Cezasının sona ermesinden sona Peskov'a yerleşen Lenin, birçok Avrupa kentine yaptığı ziyaretin ardından Rusya Sosyal Demokrat İşçi Partisi'nde aktif şekilde görev almaya başladı.
Parti içinde, 1903 yılında yazdığı ''Ne Yapmalı'' adlı kitabın etkisiyle başlayan bölünmeler Lenin için dönüm noktasını oluştururken, kitabı da işçiler arasında yayılarak, sosyalist devrimin temellerinin atılmasına yardımcı oldu.
St. Petersburg'da 22 Haziran 1905'te Çar İkinci Nicholas'ın güçlerini hakları için yürüyüş yapan işçilerin üzerine göndermesi ve büyük bir katliamın yaşanmasına neden olan ''Kanlı Pazar'' olarak tarihe geçen olay Rus devrim hareketinin bir anda hızlanmasına neden oldu.
Birinci Dünya savaşı nedeniyle gittiği İsviçre'den çıkamayan Lenin'in 1917 yılında Çar İkinci Nicholas'ın devrilmesinin ardından Rusya'ya dönme girişimleri hep başarısızlıkla sonuçlanıyordu. İsviçreli komünist Fritz Platten, Lenin ve yandaşlarının Rusya'ya dönebilmeleri için Almanya ile anlaştı.
Lenin, nisan 1917'de Petrograd'a geldi ve hemen ardından ''Nisan Tezlerini'' yayımladı. Bu yayınlarıyla Bolşeviklerin liderliği konumunu sağlamlaştırırken, Lenin'in liderliğini yaptığı Bolşevikler 24 Ekim 1917'de Petrograd'daki Kışlık Sarayı ele geçirerek Çarlık Rusyasının yıkılmasını, iktidarın da Bolşeviklerin eline geçmesini sağladılar.
Vladimir İlyiç Lenin 8 Kasım'da Rus Sovyet Kongresi tarafından hükümet başkanı derecesinde olan ''Halk Komiserleri Konsey Başkanı'' seçildi.
Lenin, 1922 yılında uğradığı suikast girişimleri ve Birinci Dünya savaşının gerginliği nedeniyle felç geçirdi.
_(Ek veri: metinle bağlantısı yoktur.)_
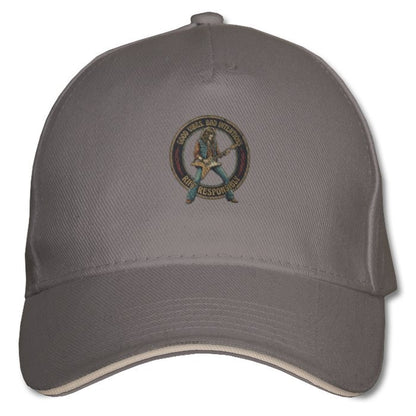 Riff Responsibly | Good Vibes Bad Intentions Cap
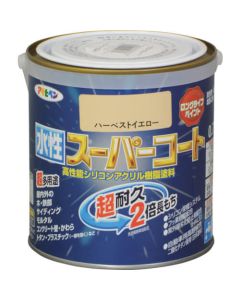ซุปเปอร์โค้ทสูตรน้ำ 0.7L Harvest Yellow
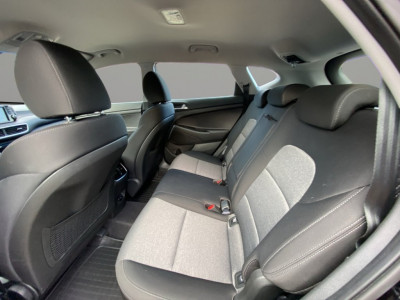 Hyundai Tucson Gebrauchtwagen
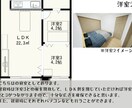 価格は決めて下さい。リフォーム間取り作成します ⭐️12月限定⭐️建築士が家の可能性を広げます。 イメージ3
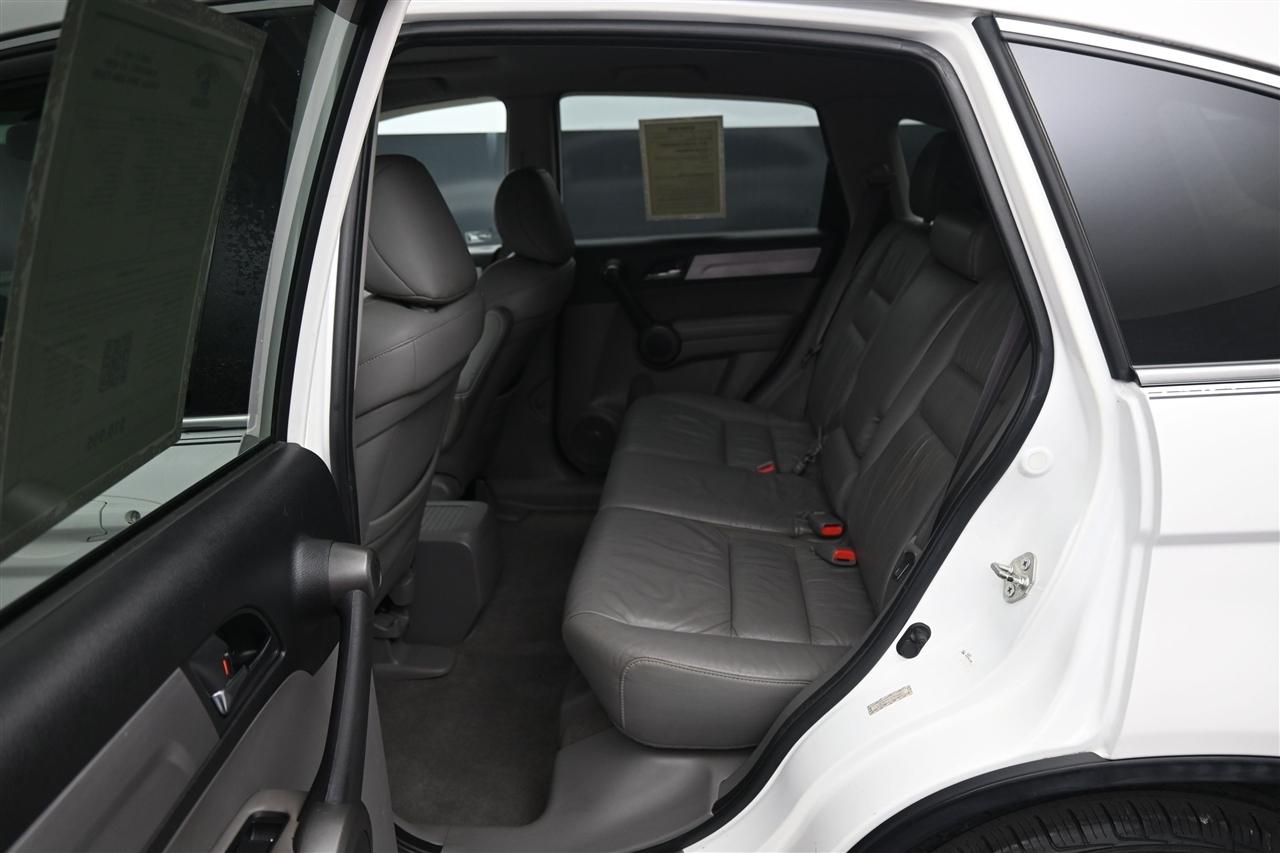 Honda CR-V EX-L 2WD 5-Speed AT 2010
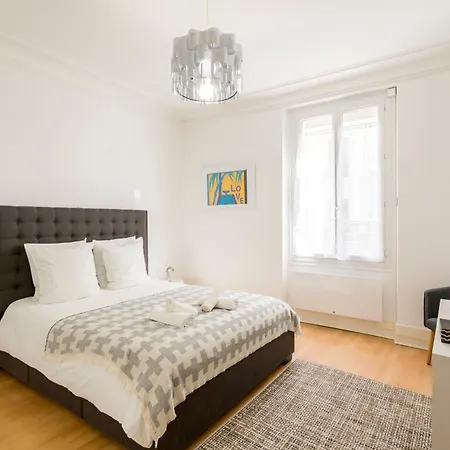 Cosy Et Confortable Paris St Mande Apartment *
Sağ tarafı felçli kalan Lenin'nin aktif siyaset hayatı son buldu. Aynı yıl Aralık ayında geçirdiği ikinci felçten sonra durumu daha da ağırlaştı. 1923 yılında ise konuşma yeteneğini kaybetti ve yatağa bağımlı hale geldi. Nisan 1922'den itibaren partideki tüm yetkilerini bıraktı ve eşine ''Lenin'nin Vasiyeti'' olarak adlandırılan yazılarını yazdırdı. Lenin Zinoviev, Kamenev, Buharin ve Stalin'i eleştirdiği bu vasiyette, merkez komitenin bu kişilere dikkat etmesi gerektiğini vurgulamıştı. Ancak bu kişiler hayatının son yıllarında Lenin'nin akli dengesinin yerinde olmadığını iddia ederek, bu mektuplara güvenilmeyeceğini belirtmişlerdi.
Vladimir İlyiç Lenin, 21 ocak 1924'de 53 yaşında Moskova yakınlarında Gorki kasabasında hayata gözlerini yumdu. Ölüm sebebi felç olarak gösterilirken, Lenin'in tüm doktorları raporlarında bunu onaylamadılar. O zaman alınan bir kararla cesedi mumyalanacağından kapsamlı bir otopsi yapılamadı. Öldükten sonra cesedi mumyalanarak Kızılmeydan'daki ''Lenin Mozolesi''ne yerleştirildi.